Oh, Kim Dotcom. You just never stop surprising us.
Just hours after Twitter finally rolled out its long-awaited Two-Factor authentication feature to protect accounts, the Megaupload founder is claiming to have invented the entire mechanism… and he’s got a patent to prove it.
“But they won’t even verify my Twitter account?!”, he says.
The patent in question can be viewed here. Filed for in 1998 and published two years later, it lists a Kim Schmitz — Dotcom’s name before he changed it in 2005 — as the sole assignee.
For the unfamiliar, two-factor authentication is a mechanism intended to make it more difficult for hackers to access accounts that aren’t their own. When a user attempts to log in to a service from an unrecognized computer, the service sends a one-time password to an alternative device (like, say, a cell phone) known to belong to that user.
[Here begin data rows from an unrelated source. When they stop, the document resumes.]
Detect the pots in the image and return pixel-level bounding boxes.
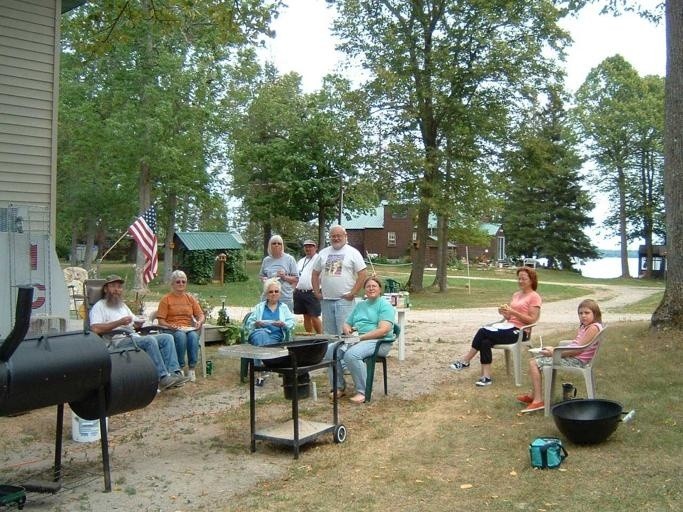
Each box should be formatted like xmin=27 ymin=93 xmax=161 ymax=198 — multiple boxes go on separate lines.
xmin=551 ymin=398 xmax=629 ymax=444
xmin=258 ymin=338 xmax=328 ymax=368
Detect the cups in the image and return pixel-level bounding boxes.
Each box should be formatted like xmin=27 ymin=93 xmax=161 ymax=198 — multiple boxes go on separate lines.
xmin=151 ymin=319 xmax=158 ymax=325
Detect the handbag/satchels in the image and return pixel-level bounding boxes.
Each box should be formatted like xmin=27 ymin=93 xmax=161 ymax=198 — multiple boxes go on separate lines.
xmin=529 ymin=436 xmax=562 ymax=468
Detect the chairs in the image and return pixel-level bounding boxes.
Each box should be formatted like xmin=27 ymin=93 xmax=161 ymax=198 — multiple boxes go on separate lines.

At least theoretically, hacking a user’s account would thus require access to that device in addition to their password.
Google, Facebook, Twitter, and countless other monstrous sites all use two-factor authentication to protect user accounts, and Kim Dotcom’s tweets suggest that he hasn’t seen a cent from any of ‘em for the alleged “massive IP infringement.”
So, will he sue?
It seems he has at least considered it:
But he quickly switched to a different approach; instead of getting into a legal battle with a bunch of giants, Dotcom would prefer that Google, et al. continue to use “[his] patent for free,” in exchange for financial assistance in his ongoing legal battle:
Given the rather broken state of software patents, it’s not impossible to imagine that there’s at least one other person or company out there that can claim to have invented it, with patent in hand. This patent held by Dynapass Inc., for example, was approved in 2006 for “Use of personal communication devices for user authentication.” We’re searching for other instances of similar patents.
As strange as it may seem for those who only know him as the founder of a file uploading site that was raided by the FBI last year, it would actually make quite a bit of sense for Dotcom to have security-related patents. His first brush with notoriety came in 1994, when he was arrested in Germany at the tender age of 20 for hacking calling cards. Those who spend their lives looking for security holes are often the same who come up with the solutions.